- Genres: Classical music, Rock music
- Occupation: Violinist
- Instrument: violin
- Years active: 1980s-present
- Labels: Erato Records, Warner Classics International
- Website: www.alexandermarkov.com

= Alexander Markov =

Russian American violinist

Alexander Markov is a Russian American violinist who has received awards from the Paganini International Violin Competition (gold medal) and the Avery Fisher Career Grant. He is known for his recording of Paganini's 24 Caprices for Solo Violin, particularly for his interpretation of the left-hand pizzicato section of the 24th Caprice. A film of Markov playing the Caprices was directed by Bruno Monsaingeon.

Markov was born in Moscow and studied violin with his father, concert violinist Albert Markov. By the time he was eight years old, he was appearing as a soloist with orchestras and performing double concertos with his father. Markov emigrated to the U.S. with his parents and received his United States citizenship in 1982. He made his New York debut recital at Carnegie Hall and appeared with Christoph Eschenbach conducting the Mostly Mozart Festival Orchestra at Avery Fisher Hall.
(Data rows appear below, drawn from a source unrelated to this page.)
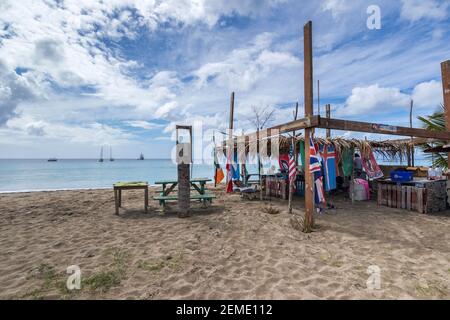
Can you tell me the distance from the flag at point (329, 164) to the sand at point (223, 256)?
1.62 metres

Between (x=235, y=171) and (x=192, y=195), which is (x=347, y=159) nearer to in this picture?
(x=235, y=171)

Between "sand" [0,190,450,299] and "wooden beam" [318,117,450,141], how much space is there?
7.89 ft

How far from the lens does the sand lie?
9.22 feet

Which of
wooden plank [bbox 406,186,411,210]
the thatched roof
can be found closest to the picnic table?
the thatched roof

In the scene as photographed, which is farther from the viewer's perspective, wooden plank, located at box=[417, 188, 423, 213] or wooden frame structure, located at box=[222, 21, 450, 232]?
wooden plank, located at box=[417, 188, 423, 213]

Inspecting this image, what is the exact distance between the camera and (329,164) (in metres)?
8.38

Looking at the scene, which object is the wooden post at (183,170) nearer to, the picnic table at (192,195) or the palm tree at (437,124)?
the picnic table at (192,195)

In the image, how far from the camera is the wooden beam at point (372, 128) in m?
5.45

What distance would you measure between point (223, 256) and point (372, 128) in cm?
525

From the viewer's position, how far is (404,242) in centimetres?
446

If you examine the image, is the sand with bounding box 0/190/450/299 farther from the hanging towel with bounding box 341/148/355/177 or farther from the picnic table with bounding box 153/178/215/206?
the hanging towel with bounding box 341/148/355/177
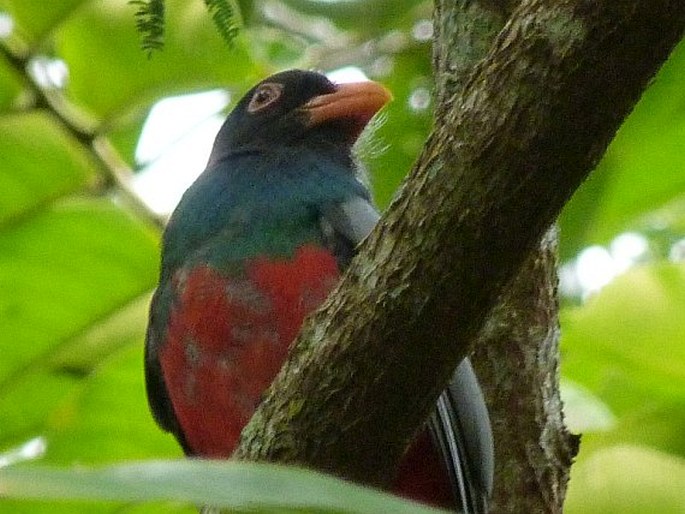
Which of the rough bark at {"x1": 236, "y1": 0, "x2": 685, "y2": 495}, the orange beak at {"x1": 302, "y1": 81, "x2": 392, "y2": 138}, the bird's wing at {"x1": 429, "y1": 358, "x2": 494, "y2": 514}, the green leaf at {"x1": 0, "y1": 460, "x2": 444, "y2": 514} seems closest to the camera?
the green leaf at {"x1": 0, "y1": 460, "x2": 444, "y2": 514}

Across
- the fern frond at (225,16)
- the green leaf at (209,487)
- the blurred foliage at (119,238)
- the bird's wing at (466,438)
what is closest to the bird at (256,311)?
the bird's wing at (466,438)

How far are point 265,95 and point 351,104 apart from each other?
0.32 meters

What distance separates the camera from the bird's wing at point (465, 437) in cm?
269

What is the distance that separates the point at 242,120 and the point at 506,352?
1474 millimetres

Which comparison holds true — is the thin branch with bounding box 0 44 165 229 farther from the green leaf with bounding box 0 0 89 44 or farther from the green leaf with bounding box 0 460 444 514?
the green leaf with bounding box 0 460 444 514

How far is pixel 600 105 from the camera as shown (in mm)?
1784

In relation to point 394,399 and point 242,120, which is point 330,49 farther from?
point 394,399

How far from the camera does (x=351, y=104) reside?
147 inches

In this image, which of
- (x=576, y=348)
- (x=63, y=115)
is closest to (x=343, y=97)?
(x=63, y=115)

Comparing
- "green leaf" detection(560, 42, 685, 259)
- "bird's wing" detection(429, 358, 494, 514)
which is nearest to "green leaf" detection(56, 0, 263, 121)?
"green leaf" detection(560, 42, 685, 259)

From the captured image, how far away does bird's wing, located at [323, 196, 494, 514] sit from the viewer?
8.82 ft

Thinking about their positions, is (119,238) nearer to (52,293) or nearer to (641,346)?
(52,293)

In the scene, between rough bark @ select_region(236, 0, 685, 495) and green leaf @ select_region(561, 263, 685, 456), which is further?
green leaf @ select_region(561, 263, 685, 456)

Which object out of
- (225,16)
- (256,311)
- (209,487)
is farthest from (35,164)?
(209,487)
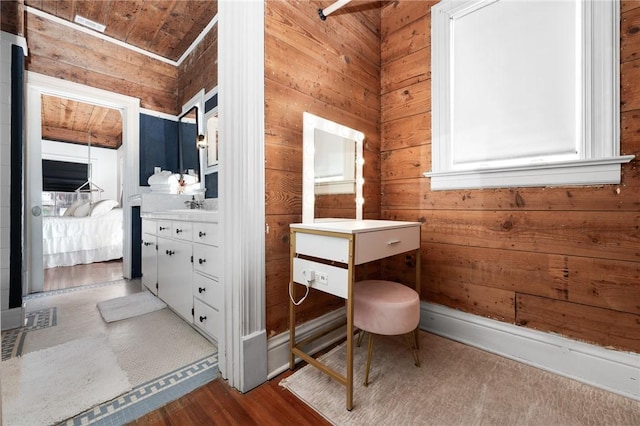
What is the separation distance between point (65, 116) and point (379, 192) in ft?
21.8

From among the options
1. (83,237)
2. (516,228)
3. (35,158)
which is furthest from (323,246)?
(83,237)

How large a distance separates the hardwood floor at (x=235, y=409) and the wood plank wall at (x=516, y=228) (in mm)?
1178

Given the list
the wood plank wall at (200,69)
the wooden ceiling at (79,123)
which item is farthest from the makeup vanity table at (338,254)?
the wooden ceiling at (79,123)

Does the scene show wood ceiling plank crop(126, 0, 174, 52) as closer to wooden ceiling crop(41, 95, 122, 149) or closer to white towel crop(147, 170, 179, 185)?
white towel crop(147, 170, 179, 185)

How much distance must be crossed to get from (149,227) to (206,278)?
4.35 ft

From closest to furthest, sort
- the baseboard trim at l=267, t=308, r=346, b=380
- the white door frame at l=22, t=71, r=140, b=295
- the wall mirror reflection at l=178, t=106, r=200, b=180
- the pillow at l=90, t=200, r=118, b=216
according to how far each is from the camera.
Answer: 1. the baseboard trim at l=267, t=308, r=346, b=380
2. the white door frame at l=22, t=71, r=140, b=295
3. the wall mirror reflection at l=178, t=106, r=200, b=180
4. the pillow at l=90, t=200, r=118, b=216

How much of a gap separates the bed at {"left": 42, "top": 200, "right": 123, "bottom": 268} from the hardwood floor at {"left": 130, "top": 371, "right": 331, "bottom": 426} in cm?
379

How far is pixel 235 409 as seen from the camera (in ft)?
3.93

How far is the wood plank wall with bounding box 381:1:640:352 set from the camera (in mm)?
1285

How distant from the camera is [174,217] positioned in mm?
2082

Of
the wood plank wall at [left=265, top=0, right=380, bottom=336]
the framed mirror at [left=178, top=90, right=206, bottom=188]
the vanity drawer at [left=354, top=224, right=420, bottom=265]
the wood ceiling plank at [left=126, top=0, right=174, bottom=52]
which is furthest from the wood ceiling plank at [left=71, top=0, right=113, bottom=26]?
the vanity drawer at [left=354, top=224, right=420, bottom=265]

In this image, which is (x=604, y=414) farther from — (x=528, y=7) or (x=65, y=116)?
(x=65, y=116)

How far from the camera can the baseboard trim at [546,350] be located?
1.28 metres

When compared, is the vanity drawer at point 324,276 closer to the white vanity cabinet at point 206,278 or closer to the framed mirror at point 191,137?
the white vanity cabinet at point 206,278
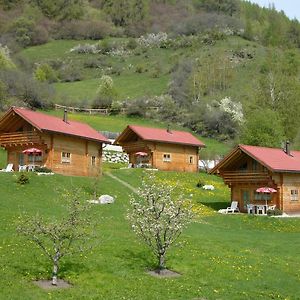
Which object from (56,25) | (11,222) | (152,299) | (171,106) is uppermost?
(56,25)

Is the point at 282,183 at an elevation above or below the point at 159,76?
below

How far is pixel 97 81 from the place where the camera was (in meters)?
127

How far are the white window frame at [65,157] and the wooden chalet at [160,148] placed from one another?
429 inches

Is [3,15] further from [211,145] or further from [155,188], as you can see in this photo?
[155,188]

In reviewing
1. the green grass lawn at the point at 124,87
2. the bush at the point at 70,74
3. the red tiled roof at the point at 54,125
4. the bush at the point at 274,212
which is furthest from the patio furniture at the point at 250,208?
the bush at the point at 70,74

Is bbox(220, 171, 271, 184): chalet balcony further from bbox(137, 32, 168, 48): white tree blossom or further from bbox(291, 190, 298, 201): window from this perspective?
bbox(137, 32, 168, 48): white tree blossom

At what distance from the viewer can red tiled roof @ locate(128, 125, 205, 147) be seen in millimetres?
56906

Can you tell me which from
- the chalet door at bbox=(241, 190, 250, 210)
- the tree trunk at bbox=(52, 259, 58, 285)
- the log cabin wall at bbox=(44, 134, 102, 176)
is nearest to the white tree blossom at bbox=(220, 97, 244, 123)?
the log cabin wall at bbox=(44, 134, 102, 176)

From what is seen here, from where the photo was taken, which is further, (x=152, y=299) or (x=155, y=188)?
(x=155, y=188)

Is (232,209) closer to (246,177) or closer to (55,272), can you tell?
(246,177)

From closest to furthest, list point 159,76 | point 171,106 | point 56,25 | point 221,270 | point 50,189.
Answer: point 221,270
point 50,189
point 171,106
point 159,76
point 56,25

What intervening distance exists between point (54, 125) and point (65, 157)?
2884 mm

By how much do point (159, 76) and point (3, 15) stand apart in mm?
91722

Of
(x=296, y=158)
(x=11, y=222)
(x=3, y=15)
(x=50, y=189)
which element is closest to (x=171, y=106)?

Markov has recorded for the Erato label, distributed worldwide by Warner Classics. His releases have included the Tchaikovsky pieces for violin and piano. He has performed with Charles Dutoit, Ivan Fischer, Neeme Järvi, Zdeněk Mácal, Lorin Maazel, and Gerard Schwarz. He has performed with the orchestras such as the Philadelphia Orchestra, Orchestre de Paris, the BBC Symphony, the Montreal Symphony, the Budapest Festival Orchestra, the Detroit Symphony, the New Jersey Symphony, the Seattle Symphony and Houston, Baltimore, Cincinnati and Jerusalem orchestras. He played to great acclaim at the Llandeilo Music festival in west Wales in July 2012.

Yehudi Menuhin has written "He is without doubt one of the most brilliant and musical of violinists… Alexander Markov will certainly leave his mark on the music-lovers of the world and in the annals of the violin virtuosi of our day".